Using webkit for headless browsing - webkit

I am using webkit based tools to built a headless browser for crawling webpages (I need this because I would like to evaluate the javascript found on pages and fetch the final rendered page). But, the two different systems I have implemented so far exhibit very poor performance. I have implemented two different systems, both of which use webkit as the backend:
Using Google Chrome: I would start Google Chrome and communicate with each tab using webSockets exposed by Chrome for remote debugging (debugging over wire). This way I can control each tab, load a new page and once the page is loaded I fetch the DOM of the loaded webpage.
Using phantomjs: phantomjs uses webkit to load pages and provides a headless browsing option. As explained in the examples of phantomjs, I use page.open to open a new URL and then fetch the dom once the page is loaded by evaluating javascript on the page.
My goal is to crawl pages as fast as I can and if the page does not load in the first 10 seconds, declare it failed and move on. I understand that each page takes a while to load, so to increase the number of pages I load per second, I open many tabs in Chrome or start multiple parallel processes using phantomjs. The following is the performance that I observe:
If I open more than 20 tabs in Chrome / 20 phantomjs instances, the CPU usage rockets up.
Due to the high CPU usage, a lot of pages take more than 10seconds to load and hence I have a higher failure rate (~80% of page load requests failing)
If I intend to keep the fails to less than 5% of the total requests, I cannot load more than 1 URL per second.
After trying out both the webkit based systems, it feels like the performance bottleneck is the webkit rendering engine and hence would like to understand from other users here, the number of URLs per second that I can expect to crawl. My hardware configuration is:
Processor: Intel® Core™ i7-2635QM (1 processor, 4 cores)
Graphics card: AMD Radeon HD 6490M (256MB)
Memory: 4GB
Network bandwidth is good enough to be able to load pages more than the performance that I am observing
The question I am trying to ask this mailing list is, does any one have experience using webkit for crawling web pages for a random set of URLs (say picking 10k URLs from twitter stream), how many URLs can I reasonably expect to crawl per second?
Thanks

This question is actually more related to hardware than the software but let me point you in some better directions anyway.
First, understand that each page is itself spawning multiple threads. It will download the page, and then start spawning off new download threads for elements on the page such as javascript files, css files and images. [Ref: http://blog.marcchung.com/2008/09/05/chromes-process-model-explained.html ]
So depending on how the page is structured, you could end up with a fair number of threads going at the same time just for the page, add on top your trying to do too many loads at once and you have a problem.
The Stack Overflow thread at Optimal number of threads per core gives further information on the situation you are experiencing. Your overloading your cpu.
Your processor is 4 physical 8 logical cores. I would recommend spawning no more than 4 connections at one time, leaving the secondary logical cores to handle some of the threading there. You may find that you even need to reduce this number but 4 is a good starting point. By rendering pages 4 at a time instead of overloading your whole system trying to render 20 you will actually increase your overall speed since you end up with far less cache swapping. Start by clocking your time against several easily timed locations. Then try with less and more. There will be a sweet spot. Note, the headless browser version of PhantomJS is likely going to be better for you as in headless mode it probably won't download the images (a plus).
Your best overall option here though is to do a partial page rendering yourself using the webkit source at http://www.webkit.org/. Since all it seems you need to render is the html and the javascript. This reduces your number of connections and allows you to control your threads with far greater efficiency. You could in that case then create an event queue, spool all your primary url's into there. Spawn off 4 worker threads that all work off of the worker queue, as they process a page and need to download further source they can add those further downloads to the queue. Once all files for a page are downloaded into memory (or disk if your worried about ram) for a particular url, you can then add an item into the event queue to render the page and then parse it for whatever you need.

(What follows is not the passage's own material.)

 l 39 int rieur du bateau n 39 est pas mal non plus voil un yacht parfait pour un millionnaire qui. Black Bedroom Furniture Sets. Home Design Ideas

Depends on what data you are trying to parse, if you only care that javascript and the html , then hypertext query langage would offer an immense speedup, http://htql.net/ , or you can look to setting up something in the cloud such as http://watirmelon.com/2011/08/29/running-your-watir-webdriver-tests-in-the-cloud-for-free/

Related

Setting Disk Cache size in Selenium, while webscraping multiple websites? [closed]

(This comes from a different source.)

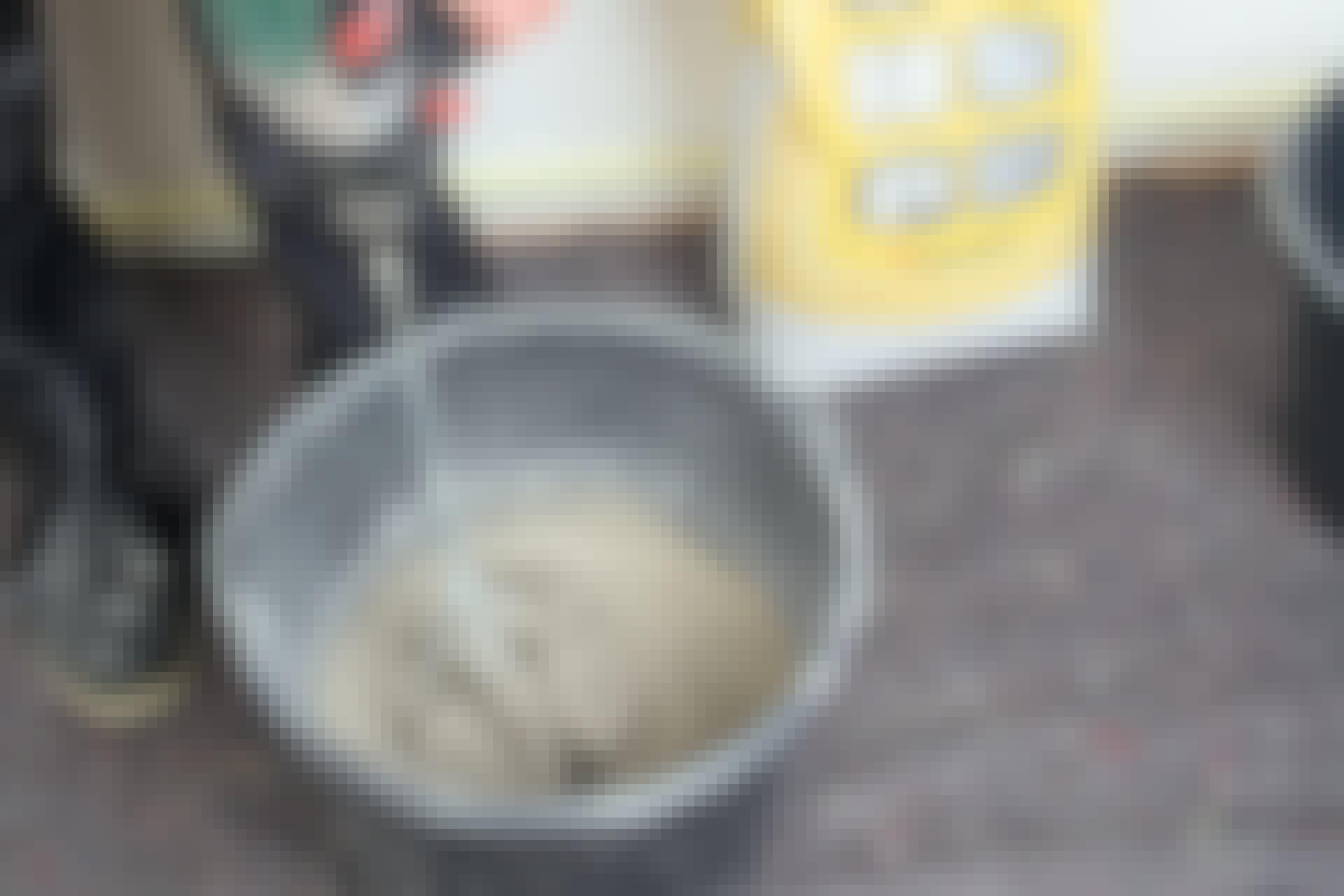 Du kan blanda de flesta material som du köper i påsar och säck med en mixer, alltså en omrörare och en borrmaskin.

Closed. This question is opinion-based. It is not currently accepting answers.
Want to improve this question? Update the question so it can be answered with facts and citations by editing this post.
Closed 3 years ago.
Improve this question
From the available information I understood that setting disk cache size in selenium will help in faster loading of the web pages, when we are doing the scraping or anything on single website. But my question is what good will it do if we set the disk cache size while dealing with multiple websites?
Or is it in fact bad to set disk cache size? When scraping multiple web pages i.e. in a way the websites can trace that we are scraping?
Disk Cache is a cache memory that is used to speed up the process of storing and accessing data from the host machine hard disk. It enables faster processing during reading/writing, issuing commands and other I/O process between the hard disk, the memory and computing components. A disk cache is also referred to as a disk buffer or cache buffer.
Chromium disk cache
The disk cache stores resources fetched from the web so that they can be accessed quickly at a latter time if needed. The main characteristics are:
The cache should not grow unbounded so there must be an algorithm for deciding when to remove old entries.
While it is not critical to lose some data from the cache, having to discard the whole cache should be minimized. The current design should be able to gracefully handle application crashes, no matter what is going on at that time, only discarding the resources that were open at that time. However, if the whole computer crashes while we are updating the cache, everything on the cache probably will be discarded.
Access to previously stored data should be reasonably efficient, and it should be possible to use synchronous or asynchronous operations.
We should be able to avoid conflicts that prevent us from storing two given resources simultaneously. In other words, the design should avoid cache trashing.
It should be possible to remove a given entry from the cache, and keep working with a given entry while at the same time making it inaccessible to other requests (as if it was never stored).
The cache should not be using explicit multithread synchronization because it will always be called from the same thread. However, callbacks should avoid reentrancy problems so they must be issued through the thread's message loop.
Conclusion
To conclude, by default google-chrome will be configured with the default value for the diskcache which users can configure as per their respective usecases.
Changing Chrome Cache size on Windows 10
There is only one method that can be used to set and limit Google Chrome’s cache size.
Launch Google Chrome.
Right-click on the icon for Google Chrome on the taskbar and again right-click on the entry labeled as Google Chrome.
Now click on Properties. It will open the Google Chrome Properties window.
Navigate to the tab labeled as Shortcut.
In the field called Target, type in the following after the whole address:
-disk-cache-size-<size in bytes>
As an example, to configure it as -disk-cache-size-2147483648:
"C:\Program Files (x86)\Google\Chrome\Application\chrome.exe" -disk-cache-size-2147483648
Here 2147483648 is the size of the cache in bytes which is equal to 2 Gigabytes.
Click on Apply and then click on OK for the limit to be set.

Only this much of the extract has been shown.